QUESTIONS TO ANSWER.
#1 In the interview about Profanity, rewrite the passage from "Ahead of his" to "appreciate the avant-garde.", swapping "inspirations" for "influences".
#2 According to the interview about Profanity, which German-Jewish critic's story is partly woven into the play?

TEXT UNDER STUDY.

--------------------------------

Ahead of his play’s first preview tonight, we chatted about inspirations, Orange is the New Black, what makes Profanity different from his previous work, and how Undermain trained Dallas to appreciate the avant-garde.

FrontRow: I haven’t been back in New York for awhile and I wasn’t as familiar with your work. Can you give me a little background on Profanity, what it was like working with Undermain, and why you wanted your play to go there?  I have the general view that Undermain picks interesting shows, and they always have a good reason to pick it.

Sylvan Oswald: I completely understand that. No, there’s no reason you would know an emerging playwright from New York, at all. And then I’m meant to be in the company of . . . To answer your question, why I was so excited to work with Undermain is because of their producing history. They’ve produced some of the most exciting writers over the last 50 years who have pretty much set the bar for where the direction of playwriting is going. I’ve known about [Undermain] for many many years because when I was in graduate school and just starting out, you look around and think to yourself, ‘Gosh, where are my affinities? Who seems like they might be interested, could potentially one day be interested in me based on who they produced?’ And Undermain always stood out to me for that reason.

FR:  Tell me a little about Profanity itself. Where did the play come from, and where does it fit in with your other work?

SO: Profanity comes from a couple of different sources and inspirations, all mashed together. Which is kind of actually how I work, I’m kind of a little bit of a mash up artist. I pull together history things and personal, family history stuff together with bizarre intellectual footnotes…And then also there’s a little bit of the story of Walter Benjamin, the German-Jewish critic, there’s a little bit of Talmud. There’s all this that came out of the exploration of my own Jewishness and my own heritage. And I’m presenting male more than I ever have in my life, so I was exploring masculinity and the particular dubious Jewish masculinity that I come from. Thinking about what does it mean to have some people in your lineage who didn’t do the right thing. But the stories in Profanity are not exactly things that happened, but a mashed up version.

--------------------------------

RECORDS.
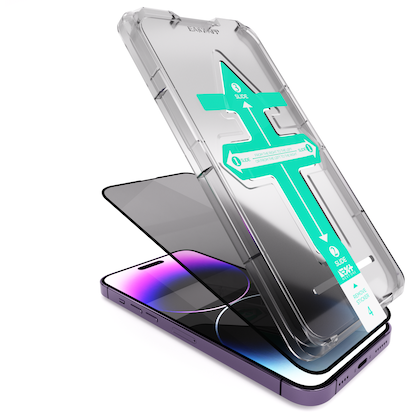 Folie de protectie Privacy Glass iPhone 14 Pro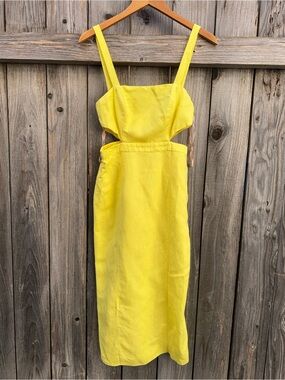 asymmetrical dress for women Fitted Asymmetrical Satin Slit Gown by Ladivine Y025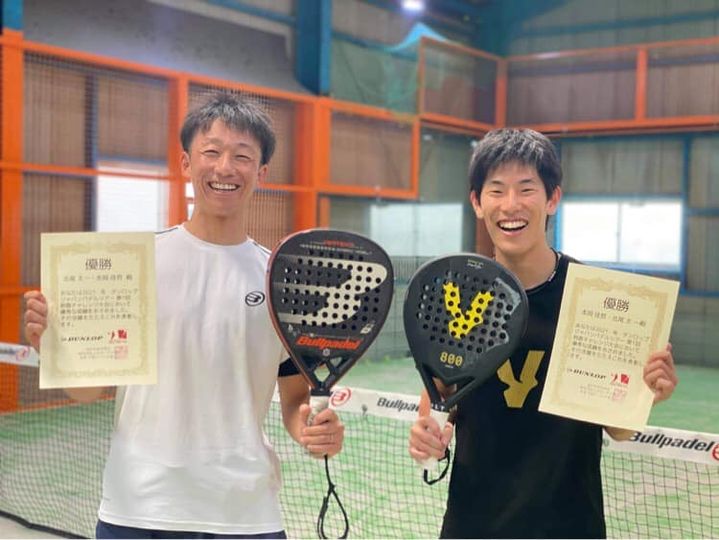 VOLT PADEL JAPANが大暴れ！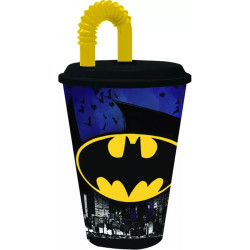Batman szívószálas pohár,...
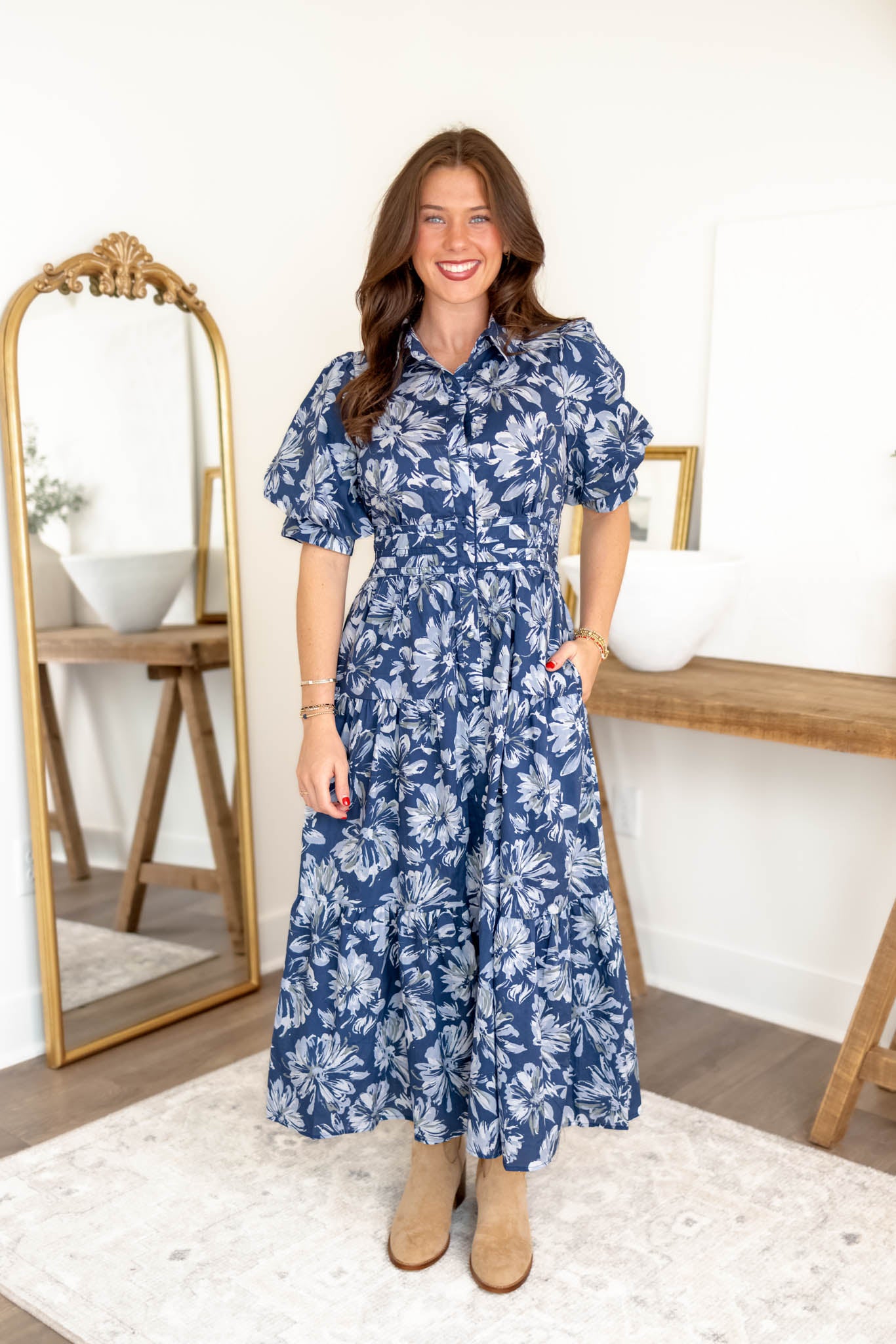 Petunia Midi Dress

--------------------------------

RESPONSES FOR EACH TASK.
#1
Ahead of his play’s first preview tonight, we chatted about influences, Orange is the New Black, what makes Profanity different from his previous work, and how Undermain trained Dallas to appreciate the avant-garde.

#2 Walter Benjamin